■ **ZADANIE PISEMNE A**: Wypisz z tekstu o luźnym stroju na długi weekend fragment, który zaczyna się od słów "Czasem po prostu" i biegnie aż do słów "spódnica na gumkę!".
■ **ZADANIE PISEMNE B**: Ile metrów dzianiny zamówiono na Tkaniny.net według tekstu o luźnym stroju na długi weekend?
■ **ZADANIE PISEMNE C**:
Oceń, czy poniższe stwierdzenia zgadzają się z tekstem o luźnym stroju na długi weekend. Przy każdym odpowiedz „tak” lub „nie” i przytocz rozstrzygające słowa tekstu.
(i) Tiszert kupiono w Carry.
(ii) Na podszewkę potrzebne były dwa metry materiału.
(iii) Materiał spódnicy jest surowcem naturalnym.

Czasem po prostu ubranie nie powinno przeszkadzać. Szczególnie w leniwy, długi weekend, kiedy trzeba najpierw pojechać na rynek po truskawki a potem, całkowicie spontanicznie, na absolutnie najlepszą wuzetkę i latte do cukierni kumpla z liceum. :) Strategia jest oczywista - luźna koszulka i spódnica na gumkę!
Tiszert kupiony w Carry zrobiony jest z cieniutkiej dzianiny wiskozowej i jest conajmniej o rozmiar za duży, więc zupełnie nie przeszkadza. A spódnica to moje dzieło sprzed prawie roku.
Dzianinę znalazłam na Tkaniny.net za dosłownie grosze i choć wiedziałam, że to będzie zwykły, twardy poliester, zamówiłam dwa metry. Czasem nie warto wydawać kroci na włoskie jedwabie, na kieckę "wycierusa" wystarczy te 13 złotych. ;) Niestety potem musiałam zapłacić stacjonarnie za podszewkę dwa razy tyle, choć metrażowo potrzebowałam tylko 80cm... i kupiłam też zwykły, poliestrowy single jersey. Miłośnicy naturalnych surowców już mogą załamywać ręce - mamy tu do czynienia ze stuprocentowym syntetykiem! Ale za to całkowicie niegniotącym. :)))

■ **DANE DO ZADANIA**:

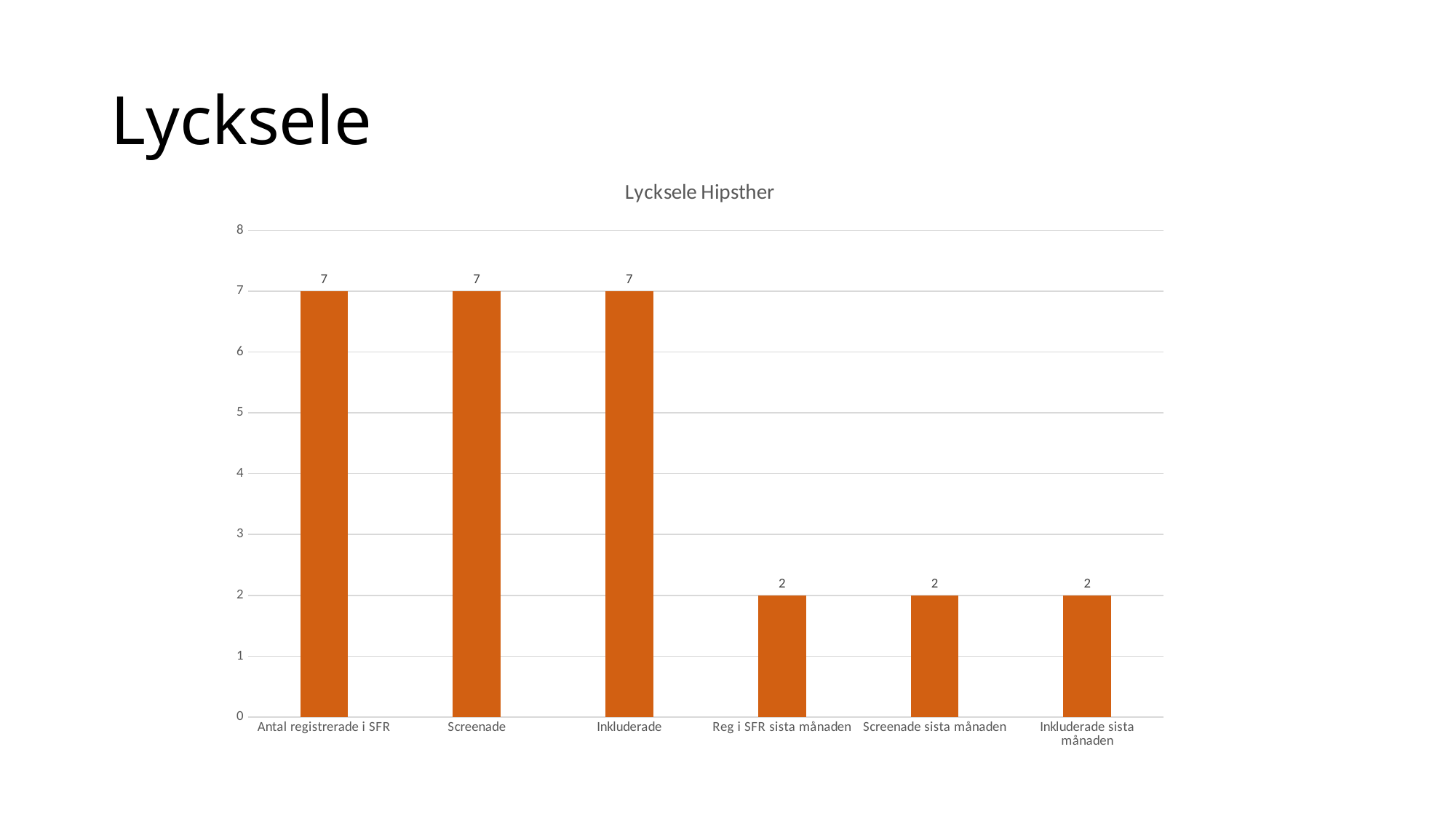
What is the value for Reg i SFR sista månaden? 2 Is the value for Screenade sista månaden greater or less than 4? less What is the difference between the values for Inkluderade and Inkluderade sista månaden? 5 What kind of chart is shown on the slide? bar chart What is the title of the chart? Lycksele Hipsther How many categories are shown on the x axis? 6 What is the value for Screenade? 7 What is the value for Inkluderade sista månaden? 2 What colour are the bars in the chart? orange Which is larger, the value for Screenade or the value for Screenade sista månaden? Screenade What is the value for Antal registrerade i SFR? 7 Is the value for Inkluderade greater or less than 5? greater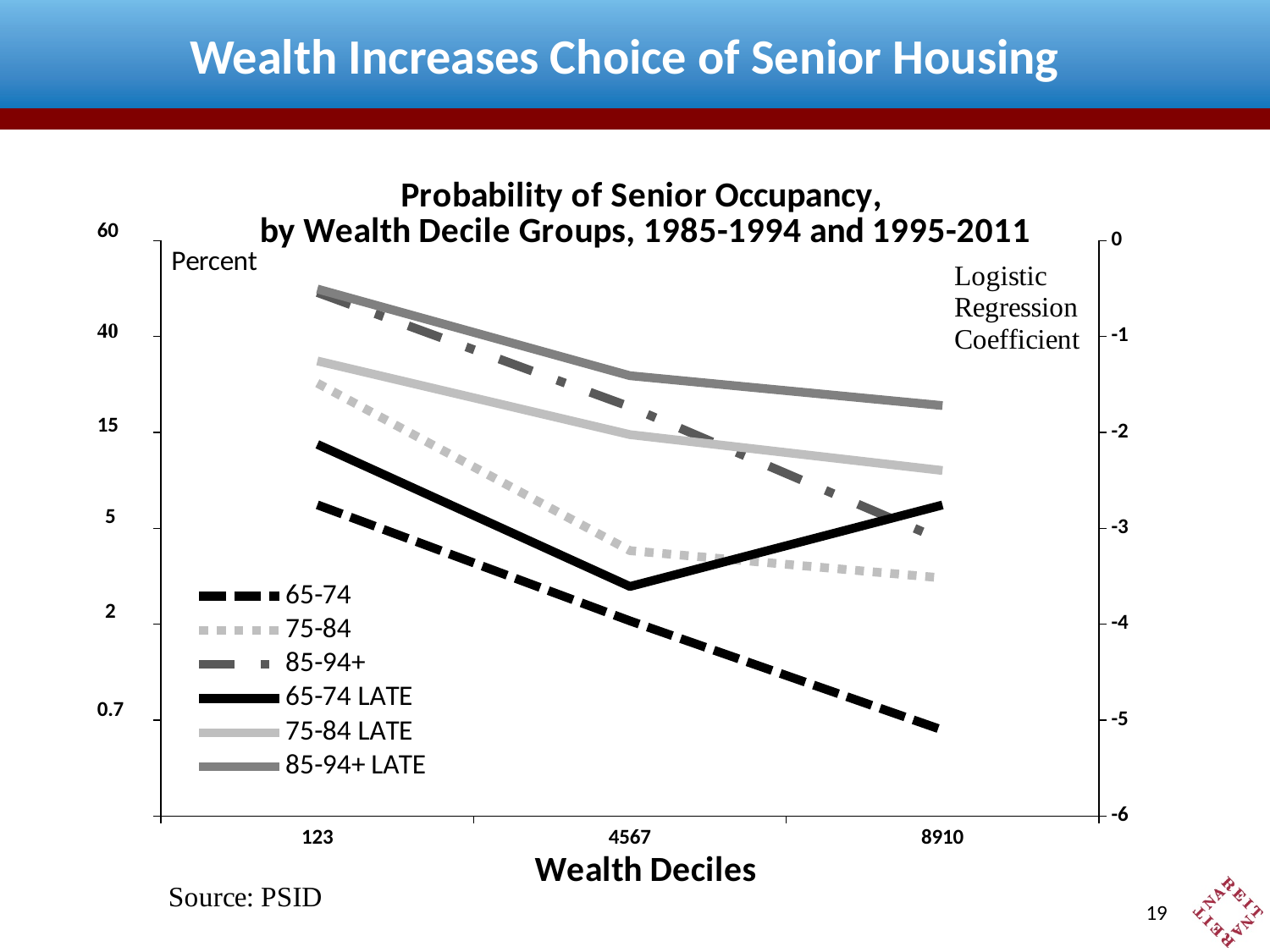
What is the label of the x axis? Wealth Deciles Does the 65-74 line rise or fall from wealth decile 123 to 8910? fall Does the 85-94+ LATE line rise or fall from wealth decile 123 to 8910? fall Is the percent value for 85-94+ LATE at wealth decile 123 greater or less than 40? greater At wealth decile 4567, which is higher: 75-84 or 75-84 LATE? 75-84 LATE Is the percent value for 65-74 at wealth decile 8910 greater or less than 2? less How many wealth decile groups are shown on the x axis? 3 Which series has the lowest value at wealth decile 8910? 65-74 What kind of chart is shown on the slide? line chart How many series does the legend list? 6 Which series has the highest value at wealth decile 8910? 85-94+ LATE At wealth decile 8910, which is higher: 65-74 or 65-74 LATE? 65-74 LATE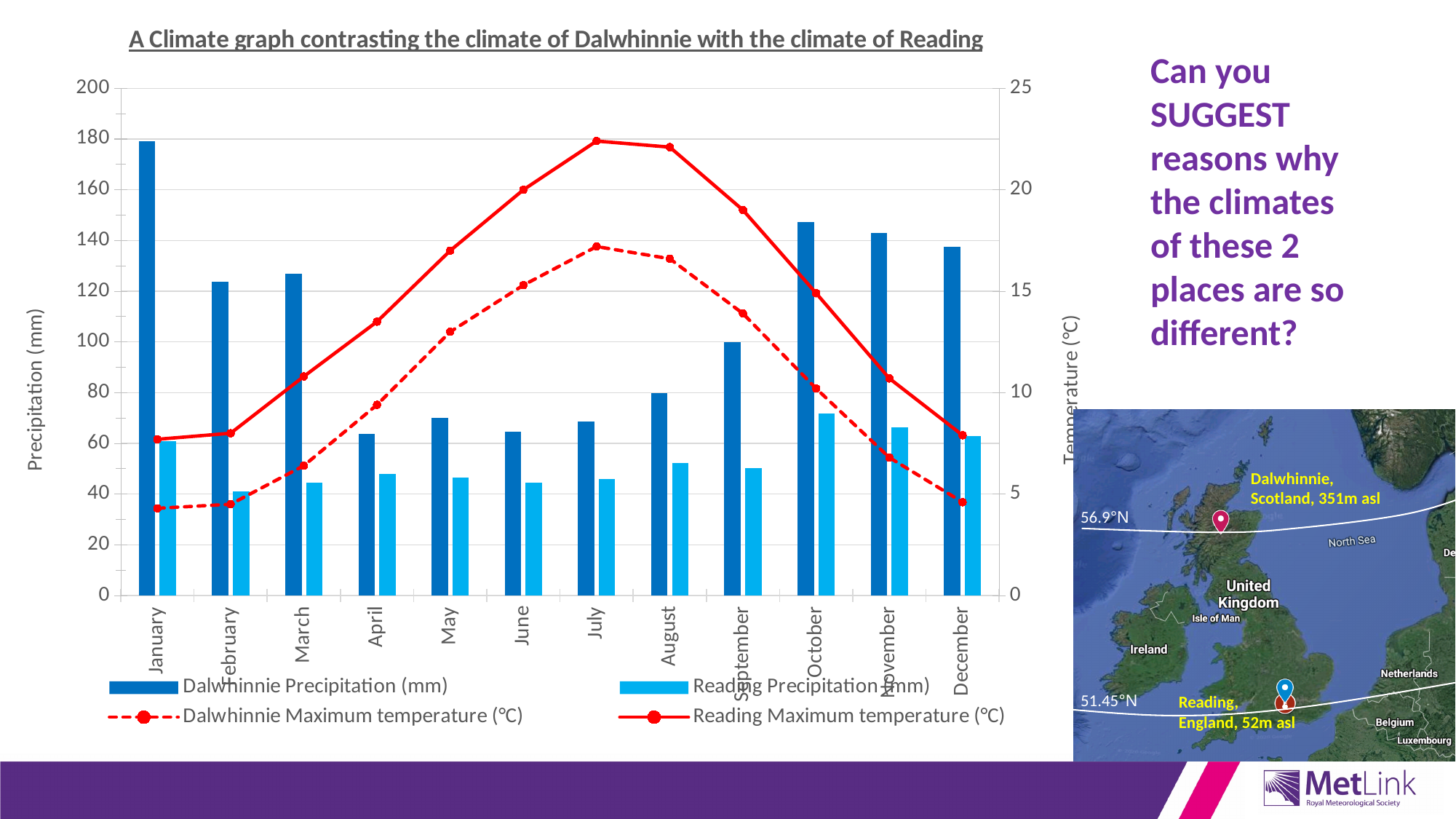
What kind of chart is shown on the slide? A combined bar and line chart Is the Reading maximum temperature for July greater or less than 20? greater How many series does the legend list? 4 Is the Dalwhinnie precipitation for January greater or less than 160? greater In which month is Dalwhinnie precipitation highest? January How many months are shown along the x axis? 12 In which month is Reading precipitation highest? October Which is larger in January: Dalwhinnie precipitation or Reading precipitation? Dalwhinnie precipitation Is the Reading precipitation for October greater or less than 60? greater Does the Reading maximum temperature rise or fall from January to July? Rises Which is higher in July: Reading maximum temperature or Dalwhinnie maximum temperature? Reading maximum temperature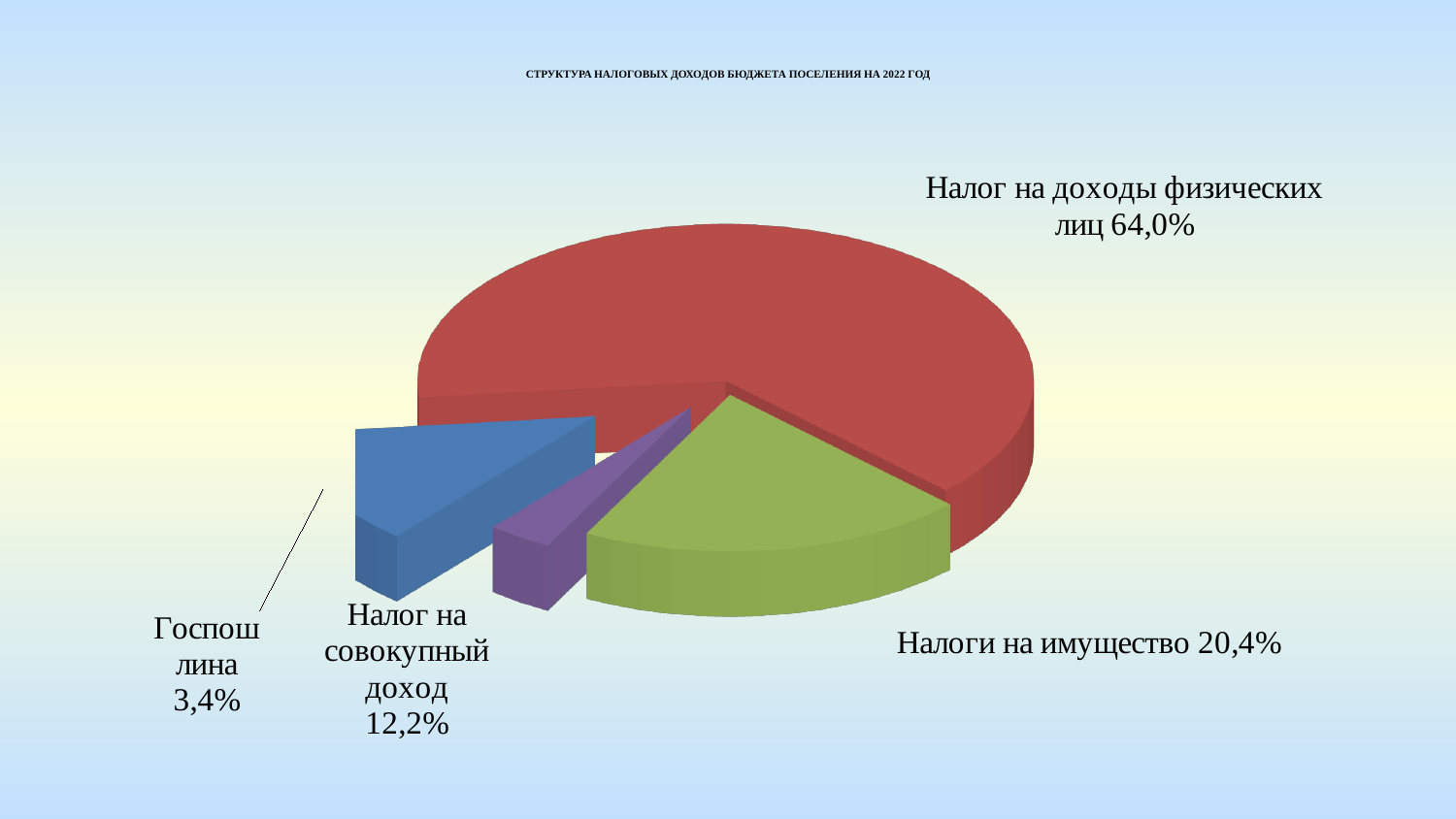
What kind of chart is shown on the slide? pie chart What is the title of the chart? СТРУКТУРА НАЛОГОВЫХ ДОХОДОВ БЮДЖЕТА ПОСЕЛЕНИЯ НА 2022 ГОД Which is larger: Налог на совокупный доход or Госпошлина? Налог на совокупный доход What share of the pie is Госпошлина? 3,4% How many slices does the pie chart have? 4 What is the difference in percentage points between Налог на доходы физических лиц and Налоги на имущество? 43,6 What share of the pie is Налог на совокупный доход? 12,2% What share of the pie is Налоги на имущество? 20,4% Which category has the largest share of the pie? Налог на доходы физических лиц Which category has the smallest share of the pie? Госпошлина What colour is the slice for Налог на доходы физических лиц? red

■ **WYNIK ĆWICZENIA A**:
Czasem po prostu ubranie nie powinno przeszkadzać. Szczególnie w leniwy, długi weekend, kiedy trzeba najpierw pojechać na rynek po truskawki a potem, całkowicie spontanicznie, na absolutnie najlepszą wuzetkę i latte do cukierni kumpla z liceum. :) Strategia jest oczywista - luźna koszulka i spódnica na gumkę!

■ **WYNIK ĆWICZENIA B**: Dwa metry.

■ **WYNIK ĆWICZENIA C**:
(i) Tak: „Tiszert kupiony w Carry”.
(ii) Nie: „metrażowo potrzebowałam tylko 80cm”.
(iii) Nie: „mamy tu do czynienia ze stuprocentowym syntetykiem!”.